Wie bei jedem Goldrausch gibt es nur wenige Gewinner. Und die haben nur aus einem Grund gut verdient: Sie wissen, wie man naiven Schatzsuchern die Ersparnisse aus den Taschen fingert. Etwa so wie der Großvater von Donald Trump, der Ende des 19. Jahrhunderts im amerikanischen Nordwesten Bordelle für Durchreisende auf dem Weg zum Klondike betrieb.
Das moderne Gegenstück zu diesem Geschäftsmodell bieten Großereignisse im Sport wie die Fußball-Weltmeisterschaft. Der Fußballweltverband FIFA rechnet im Sommer in Nordamerika mit sechs Milliarden Euro Gewinn, einem saftigen Plus im Vergleich zum Ergebnis von Qatar vor vier Jahren. Die Gegenleistung für die Ausrichter? Das Blaue vom Himmel: Allein die USA würden im Trio der drei Ausrichter-Länder des Turniers mit 48 Teams fast 30 Milliarden Euro an zusätzlicher wirtschaftlicher Aktivität verzeichnen.
Solche Behauptungen wurden von seriösen Wirtschaftswissenschaftlern schon häufig als pure Propaganda kritisiert. Diesmal braucht man keine Analyse von Experten. Die Darstellung wird im Alltag als Phantasie entlarvt. Fluggesellschaften und Hotelketten mussten bereits ihre Auslastungsprognosen nach unten korrigieren. Denn von den einst angekündigten 1,2 Millionen Fußball-Touristen aus aller Welt werden viele zu Hause bleiben.

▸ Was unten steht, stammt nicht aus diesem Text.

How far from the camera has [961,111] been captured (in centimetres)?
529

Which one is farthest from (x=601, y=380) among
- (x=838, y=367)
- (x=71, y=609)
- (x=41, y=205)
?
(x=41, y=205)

Warum? Unter anderem, weil FIFA-Friedenspreisträger Donald Trump Einreiseverbote für Fans der Teilnehmerländer Iran und Haiti sowie Kautionszahlungen in Höhe von 15.000 Dollar (12.740 Euro) für Besucher aus fünfzehn afrikanischen Ländern verhängt hat. Darunter WM-Nationen wie Algerien, Elfenbeinküste, Kap Verde, Senegal und Tunesien. Obendrein: Massive Aufschläge für Visumgebühren treffen alle Ausländer. Nicht zu reden von Befürchtungen über eine unfreundliche Behandlung bei der Grenzabfertigung und rund um die Veranstaltungsorte. All das „jagt internationale Fußballfans weg“, schrieb die „New York Times“ vor wenigen Tagen.
„Keinen einzigen Dollar“
Das Defizit müsste sich in einem Land mit 340 Millionen Einwohnern ausgleichen lassen. Aber nur, wenn amerikanische Fußballfans bereit sein sollten, exorbitante Eintritts- sowie stark gestiegene Hotelpreise zu bezahlen; sowie Extras wie 100 Dollar (95 Euro) für eine Rückfahrkarte mit öffentlichen Verkehrsmitteln etwa für den Trip zum Metlife-Stadion in Rutherford/New Jersey, Austragungsort von acht WM-Spielen. Darauf könnte es hinauslaufen, denn die FIFA sieht keinen Grund, etwas von ihrer Milliardenbeute abzugeben.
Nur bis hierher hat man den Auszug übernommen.